Since he comes from a news service that churns out thousands of high-quality stories a day, I took it as a compliment.
At a time when there are so many outlets for news, people are used to getting information when and where they want it. But there are fewer ways to get instant local news, and that's why we are adding much more to our Web site.
Thursday's minor earthquake that shook the state didn't generate a tsunami. Still, our call for readers to share their experiences drew more than 100 posted comments in the hours that followed the quake.
Besides breaking news, we are including more video than ever, some of it staff produced and some of it from outside sources.
The Kaua'i dam disaster and the Waikiki sewage spill helped make March 2006 a record month for online traffic since we started tracking it. The tally for the month was 17 million page views and 1.48 million unique visitors. A page view is recorded with each click on a story, but a unique visitor is traced to a single IP address, given by an Internet service provider. In some ways it can be a truer measure of our online audience because it discounts those who might repeatedly click on a single story.
What made March such a record-breaking month was simply a lot of news. A single story on the Kaua'i dam disaster (March 14) accounted for the fourth-highest number of page views since we began tracking page views. On that one day, we saw more than 102,900 page views on our main breaking story, aided by links from other sites such as the Drudge Report, Yahoo! and Google. About two weeks later, our March 29 story on the Ala Wai sewage spill generated 101,100 page views, the fifth-highest hit count for a story in a single day.
Our Tantalus shooting coverage was a textbook example of how our business is changing, and how we cannot hold our stories for the next day's print edition. The day after the shootings, a Friday, we posted a breaking story on the suspect being captured, another that identified the victims, a third on the suspect's invasion of another couple's home and several others. Combined page views for all the stories was 128,000, showing intense reader interest.

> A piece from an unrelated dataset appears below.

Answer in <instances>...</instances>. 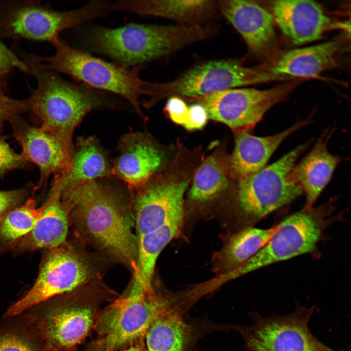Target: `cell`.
<instances>
[{"label": "cell", "instance_id": "obj_7", "mask_svg": "<svg viewBox=\"0 0 351 351\" xmlns=\"http://www.w3.org/2000/svg\"><path fill=\"white\" fill-rule=\"evenodd\" d=\"M311 144L300 145L280 159L252 174L238 178L236 202L241 230L254 227L267 215L286 206L303 194L288 176Z\"/></svg>", "mask_w": 351, "mask_h": 351}, {"label": "cell", "instance_id": "obj_24", "mask_svg": "<svg viewBox=\"0 0 351 351\" xmlns=\"http://www.w3.org/2000/svg\"><path fill=\"white\" fill-rule=\"evenodd\" d=\"M112 165L94 136L80 137L74 145L70 167L54 176L53 183L62 192L87 182L113 176Z\"/></svg>", "mask_w": 351, "mask_h": 351}, {"label": "cell", "instance_id": "obj_30", "mask_svg": "<svg viewBox=\"0 0 351 351\" xmlns=\"http://www.w3.org/2000/svg\"><path fill=\"white\" fill-rule=\"evenodd\" d=\"M226 173L218 159L210 156L197 170L189 192L193 201L203 202L218 196L227 188Z\"/></svg>", "mask_w": 351, "mask_h": 351}, {"label": "cell", "instance_id": "obj_12", "mask_svg": "<svg viewBox=\"0 0 351 351\" xmlns=\"http://www.w3.org/2000/svg\"><path fill=\"white\" fill-rule=\"evenodd\" d=\"M63 245L48 250L35 283L7 309L4 317L20 314L48 299L73 292L90 280L93 272L89 263L80 254Z\"/></svg>", "mask_w": 351, "mask_h": 351}, {"label": "cell", "instance_id": "obj_34", "mask_svg": "<svg viewBox=\"0 0 351 351\" xmlns=\"http://www.w3.org/2000/svg\"><path fill=\"white\" fill-rule=\"evenodd\" d=\"M14 68L23 72H30L29 65L20 60L0 41V79Z\"/></svg>", "mask_w": 351, "mask_h": 351}, {"label": "cell", "instance_id": "obj_15", "mask_svg": "<svg viewBox=\"0 0 351 351\" xmlns=\"http://www.w3.org/2000/svg\"><path fill=\"white\" fill-rule=\"evenodd\" d=\"M9 121L13 136L21 146V155L39 169V186L45 185L51 176H60L68 170L73 149L41 128L32 126L19 116Z\"/></svg>", "mask_w": 351, "mask_h": 351}, {"label": "cell", "instance_id": "obj_36", "mask_svg": "<svg viewBox=\"0 0 351 351\" xmlns=\"http://www.w3.org/2000/svg\"><path fill=\"white\" fill-rule=\"evenodd\" d=\"M208 118V113L204 107L195 103L188 106V118L183 126L189 131L201 129L206 124Z\"/></svg>", "mask_w": 351, "mask_h": 351}, {"label": "cell", "instance_id": "obj_10", "mask_svg": "<svg viewBox=\"0 0 351 351\" xmlns=\"http://www.w3.org/2000/svg\"><path fill=\"white\" fill-rule=\"evenodd\" d=\"M298 82L295 79L267 89L237 88L182 98L203 106L211 119L223 123L237 132L250 131L269 109L287 98Z\"/></svg>", "mask_w": 351, "mask_h": 351}, {"label": "cell", "instance_id": "obj_6", "mask_svg": "<svg viewBox=\"0 0 351 351\" xmlns=\"http://www.w3.org/2000/svg\"><path fill=\"white\" fill-rule=\"evenodd\" d=\"M335 200L332 198L310 209L303 208L285 218L258 252L238 268L220 276V281L222 283L268 265L315 252L325 229L341 218L340 215H333Z\"/></svg>", "mask_w": 351, "mask_h": 351}, {"label": "cell", "instance_id": "obj_9", "mask_svg": "<svg viewBox=\"0 0 351 351\" xmlns=\"http://www.w3.org/2000/svg\"><path fill=\"white\" fill-rule=\"evenodd\" d=\"M258 67H250L235 59L210 60L196 65L175 79L152 82L148 105L172 97L191 98L238 87L275 80H286Z\"/></svg>", "mask_w": 351, "mask_h": 351}, {"label": "cell", "instance_id": "obj_2", "mask_svg": "<svg viewBox=\"0 0 351 351\" xmlns=\"http://www.w3.org/2000/svg\"><path fill=\"white\" fill-rule=\"evenodd\" d=\"M215 31L210 27L177 24L132 23L113 28L95 25L87 29L82 40L94 51L132 67L210 39Z\"/></svg>", "mask_w": 351, "mask_h": 351}, {"label": "cell", "instance_id": "obj_3", "mask_svg": "<svg viewBox=\"0 0 351 351\" xmlns=\"http://www.w3.org/2000/svg\"><path fill=\"white\" fill-rule=\"evenodd\" d=\"M29 66L38 81L36 90L28 99L29 109L39 120L40 128L71 149L74 148V131L89 113L121 105L115 95L68 82L41 66Z\"/></svg>", "mask_w": 351, "mask_h": 351}, {"label": "cell", "instance_id": "obj_29", "mask_svg": "<svg viewBox=\"0 0 351 351\" xmlns=\"http://www.w3.org/2000/svg\"><path fill=\"white\" fill-rule=\"evenodd\" d=\"M0 325V351H43L40 338L28 316L3 317Z\"/></svg>", "mask_w": 351, "mask_h": 351}, {"label": "cell", "instance_id": "obj_33", "mask_svg": "<svg viewBox=\"0 0 351 351\" xmlns=\"http://www.w3.org/2000/svg\"><path fill=\"white\" fill-rule=\"evenodd\" d=\"M29 110L27 100L15 99L0 96V128L7 121Z\"/></svg>", "mask_w": 351, "mask_h": 351}, {"label": "cell", "instance_id": "obj_14", "mask_svg": "<svg viewBox=\"0 0 351 351\" xmlns=\"http://www.w3.org/2000/svg\"><path fill=\"white\" fill-rule=\"evenodd\" d=\"M189 179L150 180L135 191L133 205L137 237L170 221L184 218V195Z\"/></svg>", "mask_w": 351, "mask_h": 351}, {"label": "cell", "instance_id": "obj_23", "mask_svg": "<svg viewBox=\"0 0 351 351\" xmlns=\"http://www.w3.org/2000/svg\"><path fill=\"white\" fill-rule=\"evenodd\" d=\"M42 206L41 214L34 227L14 250L17 253L50 250L64 244L68 231V213L57 186L52 184Z\"/></svg>", "mask_w": 351, "mask_h": 351}, {"label": "cell", "instance_id": "obj_35", "mask_svg": "<svg viewBox=\"0 0 351 351\" xmlns=\"http://www.w3.org/2000/svg\"><path fill=\"white\" fill-rule=\"evenodd\" d=\"M165 110L171 120L175 123L183 126L187 121L188 106L182 98L176 96L169 98Z\"/></svg>", "mask_w": 351, "mask_h": 351}, {"label": "cell", "instance_id": "obj_4", "mask_svg": "<svg viewBox=\"0 0 351 351\" xmlns=\"http://www.w3.org/2000/svg\"><path fill=\"white\" fill-rule=\"evenodd\" d=\"M102 295L90 290L57 296L23 312L30 318L43 351H75L95 328Z\"/></svg>", "mask_w": 351, "mask_h": 351}, {"label": "cell", "instance_id": "obj_18", "mask_svg": "<svg viewBox=\"0 0 351 351\" xmlns=\"http://www.w3.org/2000/svg\"><path fill=\"white\" fill-rule=\"evenodd\" d=\"M271 8L274 22L295 45L317 40L333 27L323 7L313 0H275Z\"/></svg>", "mask_w": 351, "mask_h": 351}, {"label": "cell", "instance_id": "obj_26", "mask_svg": "<svg viewBox=\"0 0 351 351\" xmlns=\"http://www.w3.org/2000/svg\"><path fill=\"white\" fill-rule=\"evenodd\" d=\"M192 329L179 308L172 306L153 321L146 334L147 351H186Z\"/></svg>", "mask_w": 351, "mask_h": 351}, {"label": "cell", "instance_id": "obj_8", "mask_svg": "<svg viewBox=\"0 0 351 351\" xmlns=\"http://www.w3.org/2000/svg\"><path fill=\"white\" fill-rule=\"evenodd\" d=\"M173 306L134 277L129 292L101 311L95 328L104 351H116L144 338L154 319Z\"/></svg>", "mask_w": 351, "mask_h": 351}, {"label": "cell", "instance_id": "obj_25", "mask_svg": "<svg viewBox=\"0 0 351 351\" xmlns=\"http://www.w3.org/2000/svg\"><path fill=\"white\" fill-rule=\"evenodd\" d=\"M277 227V225L266 229L250 227L239 230L214 254V272L220 276L239 267L264 246Z\"/></svg>", "mask_w": 351, "mask_h": 351}, {"label": "cell", "instance_id": "obj_19", "mask_svg": "<svg viewBox=\"0 0 351 351\" xmlns=\"http://www.w3.org/2000/svg\"><path fill=\"white\" fill-rule=\"evenodd\" d=\"M115 10L174 20L177 24L215 28L220 14L216 0H123L114 2Z\"/></svg>", "mask_w": 351, "mask_h": 351}, {"label": "cell", "instance_id": "obj_5", "mask_svg": "<svg viewBox=\"0 0 351 351\" xmlns=\"http://www.w3.org/2000/svg\"><path fill=\"white\" fill-rule=\"evenodd\" d=\"M53 44L55 54L44 59L47 69L62 73L90 87L127 101L141 118L140 98L148 96V81L141 79L143 65L127 67L96 57L74 48L58 39ZM145 118V117H144Z\"/></svg>", "mask_w": 351, "mask_h": 351}, {"label": "cell", "instance_id": "obj_32", "mask_svg": "<svg viewBox=\"0 0 351 351\" xmlns=\"http://www.w3.org/2000/svg\"><path fill=\"white\" fill-rule=\"evenodd\" d=\"M32 187L27 186L11 190H0V219L21 206L28 198Z\"/></svg>", "mask_w": 351, "mask_h": 351}, {"label": "cell", "instance_id": "obj_37", "mask_svg": "<svg viewBox=\"0 0 351 351\" xmlns=\"http://www.w3.org/2000/svg\"><path fill=\"white\" fill-rule=\"evenodd\" d=\"M141 338L130 345V347L124 351H147L143 343V339Z\"/></svg>", "mask_w": 351, "mask_h": 351}, {"label": "cell", "instance_id": "obj_20", "mask_svg": "<svg viewBox=\"0 0 351 351\" xmlns=\"http://www.w3.org/2000/svg\"><path fill=\"white\" fill-rule=\"evenodd\" d=\"M334 128L324 130L310 152L295 164L288 176V180L302 190L306 196L303 208L310 209L331 180L343 158L332 154L328 143Z\"/></svg>", "mask_w": 351, "mask_h": 351}, {"label": "cell", "instance_id": "obj_16", "mask_svg": "<svg viewBox=\"0 0 351 351\" xmlns=\"http://www.w3.org/2000/svg\"><path fill=\"white\" fill-rule=\"evenodd\" d=\"M216 1L220 14L240 35L252 55L267 57L272 53L276 36L271 13L253 0Z\"/></svg>", "mask_w": 351, "mask_h": 351}, {"label": "cell", "instance_id": "obj_38", "mask_svg": "<svg viewBox=\"0 0 351 351\" xmlns=\"http://www.w3.org/2000/svg\"><path fill=\"white\" fill-rule=\"evenodd\" d=\"M75 351H76V350ZM83 351H104L100 345L96 340L89 347Z\"/></svg>", "mask_w": 351, "mask_h": 351}, {"label": "cell", "instance_id": "obj_21", "mask_svg": "<svg viewBox=\"0 0 351 351\" xmlns=\"http://www.w3.org/2000/svg\"><path fill=\"white\" fill-rule=\"evenodd\" d=\"M345 45L339 38L314 45L292 49L276 58L269 70L290 78H317L339 65V55Z\"/></svg>", "mask_w": 351, "mask_h": 351}, {"label": "cell", "instance_id": "obj_11", "mask_svg": "<svg viewBox=\"0 0 351 351\" xmlns=\"http://www.w3.org/2000/svg\"><path fill=\"white\" fill-rule=\"evenodd\" d=\"M314 310L297 305L292 312L284 315L254 313L252 324L237 329L249 351H335L310 330Z\"/></svg>", "mask_w": 351, "mask_h": 351}, {"label": "cell", "instance_id": "obj_27", "mask_svg": "<svg viewBox=\"0 0 351 351\" xmlns=\"http://www.w3.org/2000/svg\"><path fill=\"white\" fill-rule=\"evenodd\" d=\"M184 218H178L137 237V249L134 276L147 287L152 281L158 255L166 246L180 233Z\"/></svg>", "mask_w": 351, "mask_h": 351}, {"label": "cell", "instance_id": "obj_13", "mask_svg": "<svg viewBox=\"0 0 351 351\" xmlns=\"http://www.w3.org/2000/svg\"><path fill=\"white\" fill-rule=\"evenodd\" d=\"M115 10L114 2L105 0H92L66 11L27 6L12 14L8 26L16 36L53 44L59 39L58 34L62 30L106 16Z\"/></svg>", "mask_w": 351, "mask_h": 351}, {"label": "cell", "instance_id": "obj_28", "mask_svg": "<svg viewBox=\"0 0 351 351\" xmlns=\"http://www.w3.org/2000/svg\"><path fill=\"white\" fill-rule=\"evenodd\" d=\"M42 206L38 208L32 197L0 219V254L14 250L30 232L40 217Z\"/></svg>", "mask_w": 351, "mask_h": 351}, {"label": "cell", "instance_id": "obj_31", "mask_svg": "<svg viewBox=\"0 0 351 351\" xmlns=\"http://www.w3.org/2000/svg\"><path fill=\"white\" fill-rule=\"evenodd\" d=\"M29 164L21 154L17 153L10 147L6 137L0 135V179L8 172L27 168Z\"/></svg>", "mask_w": 351, "mask_h": 351}, {"label": "cell", "instance_id": "obj_17", "mask_svg": "<svg viewBox=\"0 0 351 351\" xmlns=\"http://www.w3.org/2000/svg\"><path fill=\"white\" fill-rule=\"evenodd\" d=\"M118 152L112 164L113 176L133 191L148 183L164 161L163 152L140 132H129L122 136Z\"/></svg>", "mask_w": 351, "mask_h": 351}, {"label": "cell", "instance_id": "obj_1", "mask_svg": "<svg viewBox=\"0 0 351 351\" xmlns=\"http://www.w3.org/2000/svg\"><path fill=\"white\" fill-rule=\"evenodd\" d=\"M105 179L82 183L60 193L83 230L102 248L134 270L137 237L135 219L119 189Z\"/></svg>", "mask_w": 351, "mask_h": 351}, {"label": "cell", "instance_id": "obj_22", "mask_svg": "<svg viewBox=\"0 0 351 351\" xmlns=\"http://www.w3.org/2000/svg\"><path fill=\"white\" fill-rule=\"evenodd\" d=\"M311 117L299 120L289 128L273 135L258 136L248 131H238L231 165L238 178L264 168L276 150L290 135L312 122Z\"/></svg>", "mask_w": 351, "mask_h": 351}]
</instances>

By Friday night, we had put almost everything we had online. We had to figure out a different approach to Saturday's paper. We secured an exclusive print interview with the daughter of the couple that had been killed, and her story was heartbreaking. We used that as the lead story in the paper the following day.
But some readers can't live on breaking news alone, so there are photo galleries, polls, videos and blogs to offer.

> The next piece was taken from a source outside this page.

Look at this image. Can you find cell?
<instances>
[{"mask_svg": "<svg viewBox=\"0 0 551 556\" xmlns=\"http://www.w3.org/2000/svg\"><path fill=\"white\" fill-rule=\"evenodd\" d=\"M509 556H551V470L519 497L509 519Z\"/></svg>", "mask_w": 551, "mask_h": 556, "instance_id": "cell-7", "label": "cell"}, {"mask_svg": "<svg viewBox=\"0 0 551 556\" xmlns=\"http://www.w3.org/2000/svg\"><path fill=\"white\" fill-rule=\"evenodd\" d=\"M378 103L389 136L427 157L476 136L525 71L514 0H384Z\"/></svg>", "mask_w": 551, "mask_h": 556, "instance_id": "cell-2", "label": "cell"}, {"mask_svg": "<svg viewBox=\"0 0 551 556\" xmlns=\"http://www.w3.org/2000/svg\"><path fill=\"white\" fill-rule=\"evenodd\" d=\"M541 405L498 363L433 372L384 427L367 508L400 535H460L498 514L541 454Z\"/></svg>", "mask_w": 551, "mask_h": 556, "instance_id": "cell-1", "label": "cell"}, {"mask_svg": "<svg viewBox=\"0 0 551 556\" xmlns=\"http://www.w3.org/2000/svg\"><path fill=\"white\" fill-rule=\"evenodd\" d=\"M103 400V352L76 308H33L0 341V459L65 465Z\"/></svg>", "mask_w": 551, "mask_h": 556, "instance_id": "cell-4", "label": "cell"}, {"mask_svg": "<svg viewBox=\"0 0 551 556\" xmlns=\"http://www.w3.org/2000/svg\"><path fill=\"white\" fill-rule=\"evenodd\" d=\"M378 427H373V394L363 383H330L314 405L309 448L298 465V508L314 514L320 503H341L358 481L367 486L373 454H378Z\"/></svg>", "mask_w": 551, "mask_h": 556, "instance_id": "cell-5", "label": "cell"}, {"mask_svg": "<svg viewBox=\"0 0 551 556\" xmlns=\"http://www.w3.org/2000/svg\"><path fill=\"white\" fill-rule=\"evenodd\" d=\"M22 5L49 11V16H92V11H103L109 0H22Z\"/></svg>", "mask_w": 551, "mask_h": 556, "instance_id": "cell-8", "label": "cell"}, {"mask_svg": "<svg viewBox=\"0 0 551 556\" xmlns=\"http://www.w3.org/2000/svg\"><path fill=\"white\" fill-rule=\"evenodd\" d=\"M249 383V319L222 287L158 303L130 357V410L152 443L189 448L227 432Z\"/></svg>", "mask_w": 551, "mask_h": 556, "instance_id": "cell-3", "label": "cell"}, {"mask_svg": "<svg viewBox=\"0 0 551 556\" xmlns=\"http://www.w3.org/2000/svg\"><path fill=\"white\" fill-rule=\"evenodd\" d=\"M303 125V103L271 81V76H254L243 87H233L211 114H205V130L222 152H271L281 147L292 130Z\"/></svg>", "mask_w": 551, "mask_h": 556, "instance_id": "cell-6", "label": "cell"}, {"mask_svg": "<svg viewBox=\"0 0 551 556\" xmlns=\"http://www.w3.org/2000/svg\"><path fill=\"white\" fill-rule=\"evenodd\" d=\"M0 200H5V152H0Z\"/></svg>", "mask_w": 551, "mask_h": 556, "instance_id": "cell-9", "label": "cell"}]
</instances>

In the newspaper, we're limited by the space we have to display photos, so we choose one or two of our best. Rather than letting the rest go to waste, we post them online, where space is not a problem. Our "History of Today" photos attract roughly 10,000 views a day. The combined Miss Aloha Hula kahiko and 'auana galleries generated more than 27,000 page views, and the photo gallery of the Kaloko dam disaster drew 21,000 page views.
When we're not providing the photos for the galleries, our readers are sending them in for features such as "Pictures of Paradise," "Pet Project" and "Class of 2006." In June, we received some 400 photos from readers. And just last week, we unveiled five blogs on different interest topics. We'll have some substantive numbers to report in the weeks to come.
The dynamics of the Internet are quickly changing how we present the news we gather each day. Long gone are the days when we could fret only about what the newspaper would look like the next day. We have to get the story right, but we also need to get it quickly to a growing online audience that is not satisfied to wait for news when it hits the driveway.